TO DO: Among the entries below, find the line with "Modul Sistem Pernafasan" and the line with "Album - Insectes-papillons-3". Return exactly those lines and every line between them, but no pictures.

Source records
═══
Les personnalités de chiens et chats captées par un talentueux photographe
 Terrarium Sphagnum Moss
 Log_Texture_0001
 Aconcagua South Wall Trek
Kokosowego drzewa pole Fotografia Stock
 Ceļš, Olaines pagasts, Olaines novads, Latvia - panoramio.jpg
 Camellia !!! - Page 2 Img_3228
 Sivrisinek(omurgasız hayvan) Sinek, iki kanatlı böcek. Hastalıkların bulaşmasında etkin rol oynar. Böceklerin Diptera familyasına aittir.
═══
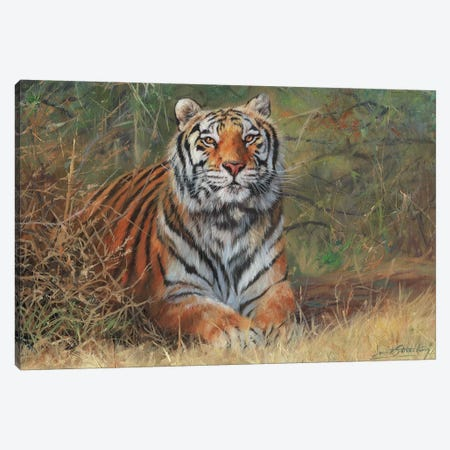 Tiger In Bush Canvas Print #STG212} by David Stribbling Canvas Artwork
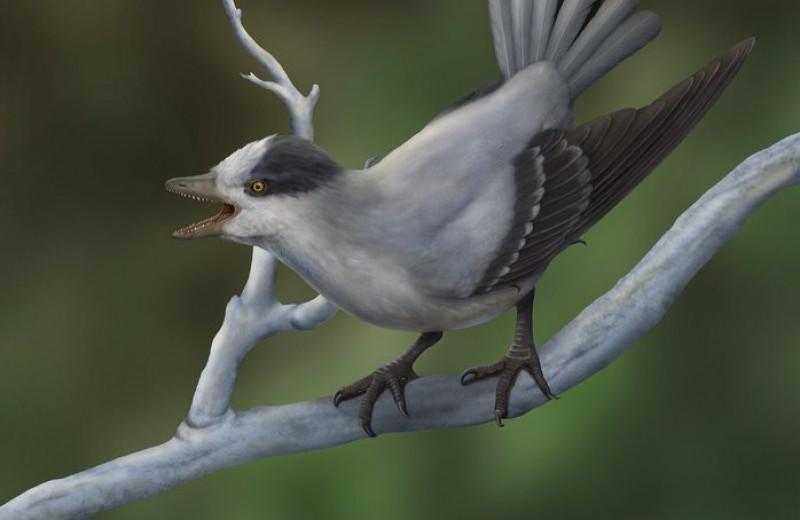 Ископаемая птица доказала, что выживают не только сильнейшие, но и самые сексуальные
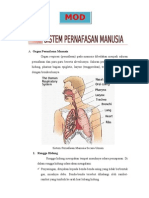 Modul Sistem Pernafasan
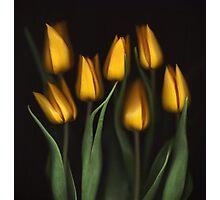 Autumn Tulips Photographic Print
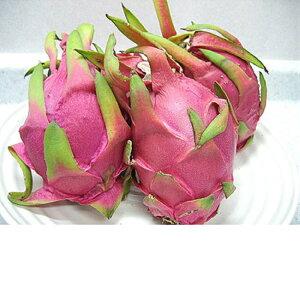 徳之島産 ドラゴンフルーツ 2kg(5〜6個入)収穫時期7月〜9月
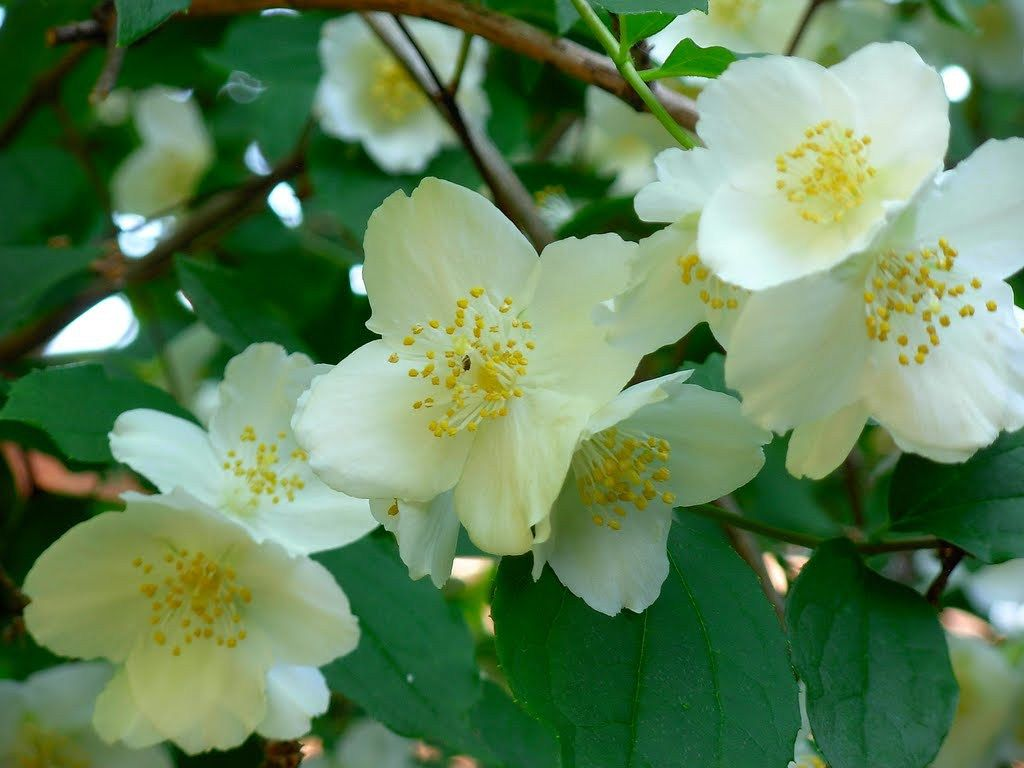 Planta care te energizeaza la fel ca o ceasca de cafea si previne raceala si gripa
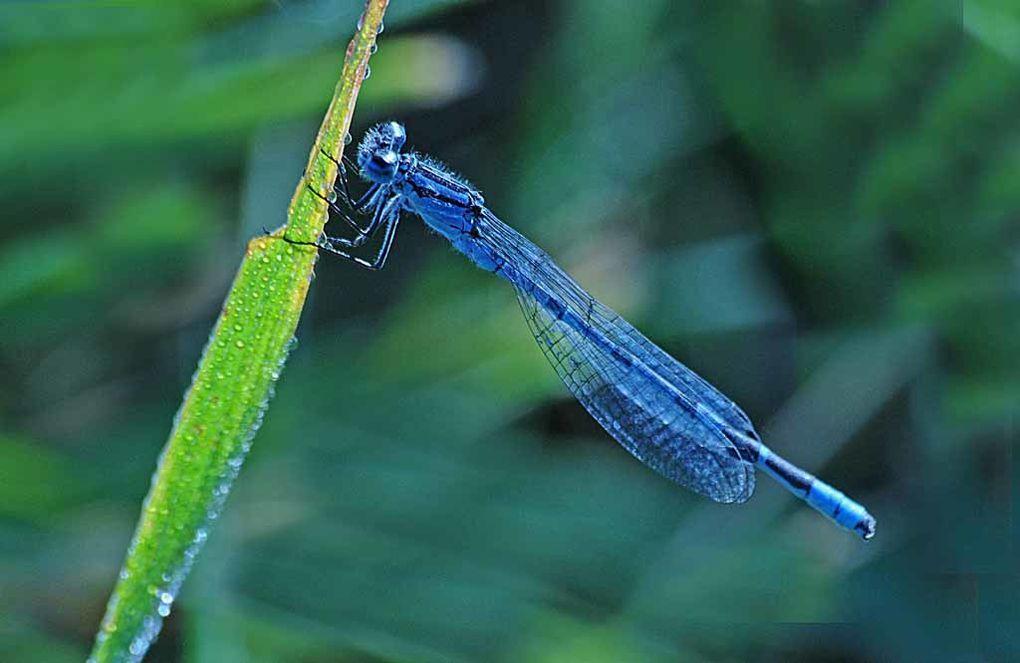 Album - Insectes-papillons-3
═══
COMPLETED EXERCISE:
 Modul Sistem Pernafasan
 Autumn Tulips Photographic Print
 徳之島産 ドラゴンフルーツ 2kg(5〜6個入)収穫時期7月〜9月
 Planta care te energizeaza la fel ca o ceasca de cafea si previne raceala si gripa
 Album - Insectes-papillons-3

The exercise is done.